The authors position this lab-grown meat as an alternative, not to plant-based meat, but to factory-farmed meat; while they note that clean meat will never be as efficient as plant-based protein, they also note that this innovation could solve the environmental problems linked to the meat industry and provide a viable alternative for those who just can’t give up meat – an astounding majority of the population. In providing an interesting comparison of this innovation to that of the car, the authors normalize the idea of clean meat and stir optimism and excitement in the reader.
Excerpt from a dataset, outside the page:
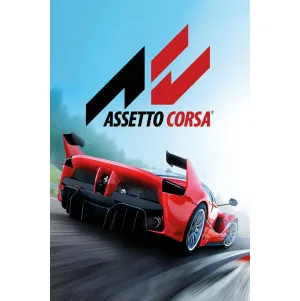 Asseto corsa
A Guide to Plant-Based Eating
Many people who purchase this book will spend most of their time in the third section: prescriptive rather than aspirational, this section condenses much of the information provided in the first two into resources for beginning a plant-based way of life, including a shopping guide; easy, internationally-influenced recipes; and tips and tricks for transitioning to plant-based eating. This latter category includes everything from how to overcome the digestive discomfort that follows adding more beans (and generally more fiber) to your diet to ways to craft meals that feel as moreish and satisfying as those featuring meat (including succinct tips like: “Meaty texture + umami flavor = satisfied belly.”)
The section also explores how best to share your new plant-based way of life with friends and family and offers an easy-to-reference list of myths and ways to bust them, ranging from the ever-popular “Plant-based eaters don’t get enough protein” to the idea that clean protein must be more expensive than dirty protein.
The epilogue of ‘Clean Protein’ offers perhaps the best glimpse of what it sets out to accomplish: showing two possible scenarios for the future, one where we transition to clean protein, as a society, and one where we do not. It seems a bit utopian (or even dystopian…) but then again, it’s not entirely unrealistic.